BRANO DA LEGGERE:
_ _ _ _ _

Luigi Provero trova un legame di parentela che unisce Gandolfo, iniziatore della linea dei Gandolfingi, titolare del Comitato di Piacenza, con il suo successore Riprando. “Questi infatti” scrive Provero, “aveva probabilmente sposato la figlia del suo predecessore”.
Piere Racine si occupa essenzialmente di seguire gli sviluppi della dinastia Obertingia, dal nome del fondatore della casata, il marchese Oberto. Da lui veniamo a sapere che due discendenti di Riprando di Baselica Duce, Railenda e Lanfranco, stabiliscono rapporti di parentela con due Obertingi: il marchese Oberto II, che darà vita al ramo Obertino della famiglia, e Berta, figlia del marchese Adalberto I, che darà vita all’altro ramo,  quello degli Adalbertini.

Ma è  ad Alessandro Pallavicino che dobbiamo la rappresentazione più completa della genealogia di Riprando, che egli segue attraverso il percorso dei suoi discendenti per oltre un secolo, districandosi nel mezzo di un incredibile viluppo di rapporti parentali e di assi patrimoniali che partono da Baselica Duce e si irraggiano nel Piemonte nord-orientale, in Lombardia, in Veneto e in Toscana.
Oltre al proprio centro di potere nel territorio aucense e ai possessi acquisiti per via matrimoniale, forse tramite la figlia di Gandolfo I, Riprando vanta possessi nella zona dei laghi lombardi. Sua nipote Railenda, nata intorno al 945 e attestata nel 999, sposa in prime nozze il conte di Stazzona Sigifredo e, in seconde nozze, il marchese Oberto II, cui abbiamo già accennato come figlio di Oberto I, capostipite degli Obertingi. E’ sua sorella, dal nome ancora ignoto, a sposare il nostro Oddone I ed è da lei che il nome di Riprando entra a far parte della casata aleramica. Ma Railenda ha anche un fratello, Lanfranco I, di cui conosciamo una figlia, Immilla o Immigla, che  diventa moglie del conte di Pombia Uberto Rufo (il Rosso) presumibilmente verso la seconda metà degli anni novanta del secolo X.

E, qui, i nostri conti cominciano a tornare sulle linee di divisione delle famiglie aleramiche e riprandinge che si verificheranno nel turbolento periodo dell’ascesa di Arduino a re d’Italia.

_ _ _ _ _

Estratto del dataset
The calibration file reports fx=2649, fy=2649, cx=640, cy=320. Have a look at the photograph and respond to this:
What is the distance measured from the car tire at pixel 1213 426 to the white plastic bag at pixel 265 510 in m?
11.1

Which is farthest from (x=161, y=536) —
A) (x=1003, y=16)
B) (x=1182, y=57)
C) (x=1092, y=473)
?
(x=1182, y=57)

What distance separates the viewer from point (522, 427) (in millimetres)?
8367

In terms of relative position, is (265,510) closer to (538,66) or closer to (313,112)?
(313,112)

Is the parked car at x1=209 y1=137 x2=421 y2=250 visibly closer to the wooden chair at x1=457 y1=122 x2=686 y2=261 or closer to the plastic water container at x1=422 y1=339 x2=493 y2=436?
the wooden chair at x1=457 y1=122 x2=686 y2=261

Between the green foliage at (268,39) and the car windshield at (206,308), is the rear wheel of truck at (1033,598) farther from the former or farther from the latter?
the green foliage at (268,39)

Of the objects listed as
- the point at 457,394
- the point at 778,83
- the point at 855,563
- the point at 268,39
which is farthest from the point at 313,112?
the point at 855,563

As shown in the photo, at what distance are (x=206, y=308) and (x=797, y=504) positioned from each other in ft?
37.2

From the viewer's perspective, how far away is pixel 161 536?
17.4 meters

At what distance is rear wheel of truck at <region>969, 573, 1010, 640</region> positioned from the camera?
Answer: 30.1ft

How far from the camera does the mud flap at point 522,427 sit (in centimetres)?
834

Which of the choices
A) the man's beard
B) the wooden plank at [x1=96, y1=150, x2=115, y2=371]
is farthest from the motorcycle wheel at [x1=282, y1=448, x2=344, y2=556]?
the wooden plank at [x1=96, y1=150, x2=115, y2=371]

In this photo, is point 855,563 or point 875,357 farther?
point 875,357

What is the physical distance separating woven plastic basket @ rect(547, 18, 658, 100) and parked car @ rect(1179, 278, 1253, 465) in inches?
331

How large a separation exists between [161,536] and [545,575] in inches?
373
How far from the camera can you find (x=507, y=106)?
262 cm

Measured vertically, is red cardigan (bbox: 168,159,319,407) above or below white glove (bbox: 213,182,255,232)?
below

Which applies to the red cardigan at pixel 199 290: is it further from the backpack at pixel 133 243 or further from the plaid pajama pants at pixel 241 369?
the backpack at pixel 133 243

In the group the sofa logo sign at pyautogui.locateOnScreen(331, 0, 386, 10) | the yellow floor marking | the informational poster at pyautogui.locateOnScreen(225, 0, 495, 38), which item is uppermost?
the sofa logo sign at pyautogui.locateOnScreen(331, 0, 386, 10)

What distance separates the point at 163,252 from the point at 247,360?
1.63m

_ _ _ _ _

CONSEGNE:
- a) Rispondi alle domande seguenti in base al brano sulla genealogia di Riprando.
(i) Secondo Provero, chi aveva probabilmente sposato Riprando?
(ii) Di quale dinastia segue gli sviluppi Piere Racine?
(iii) Chi sposa Railenda in prime nozze?
- b) Prosegui il brano sulla genealogia di Riprando a partire dalla sua ultima frase.
I record sono materiale distinto dal brano.

RISPOSTE:
- a)
(i) La figlia del suo predecessore, Gandolfo.
(ii) La dinastia Obertingia.
(iii) Il conte di Stazzona Sigifredo.

- b)
Fa notare Merlone, nella sua Prosopografia Aleramica, che Anselmo, Oddone e i loro figli sono usi condurre gli affari di famiglia in maniera unitaria almeno fino al 1004, quando Oberto di Anselmo e Guglielmo di Oddone amministrano la giustizia in Vado. Poi, un’ombra sembra proiettarsi su questo connubio.
L’ombra è senza dubbio quella della sconfitta di Arduino e della ribellione a Enrico II, nella quale molto si distingueranno, dall’una e dall’altra parte, gli eredi aleramici e riprandingi. Tra i “ribelli” spiccano le figure di Guglielmo di Oddone e del conte di Pombia Uberto Rufo, mentre il riprandingio Gandolfo II si indebita fino al collo per sostenere la causa. Tra i fideles, svolgono una parte significativa i cugini di Guglielmo, Oberto e Anselmo.
Per gli aleramici, una differenziazione politica di non poco conto, che avrà ripercussioni anche nell’avvenire. Per i riprandingi, una debacle da cui non si riprenderanno, come sottolinea Alessandro Pallavicino: “Da quanto qui esposto risulta che i discendenti di Riprando I di Baselica Duce, sia del ramo riprandino che di quello gandolfingio, pervennero all’inizio del secolo XI tra cariche ricoperte, possessi detenuti e parentele acquisite, ad una tra le più importanti posizioni di potere nel Regno che nulla aveva da invidiare alla nascente potenza dei Canossa. La scelta di appoggiare Arduino, candidato perdente al trono, la morte di Gandolfo II loro membro più intraprendente e la perdita e rinuncia di molti possessi in conseguenza delle iniziative finanziarie da lui avviate e interrotte colla sua morte, portarono alla progressiva decadenza della famiglia”.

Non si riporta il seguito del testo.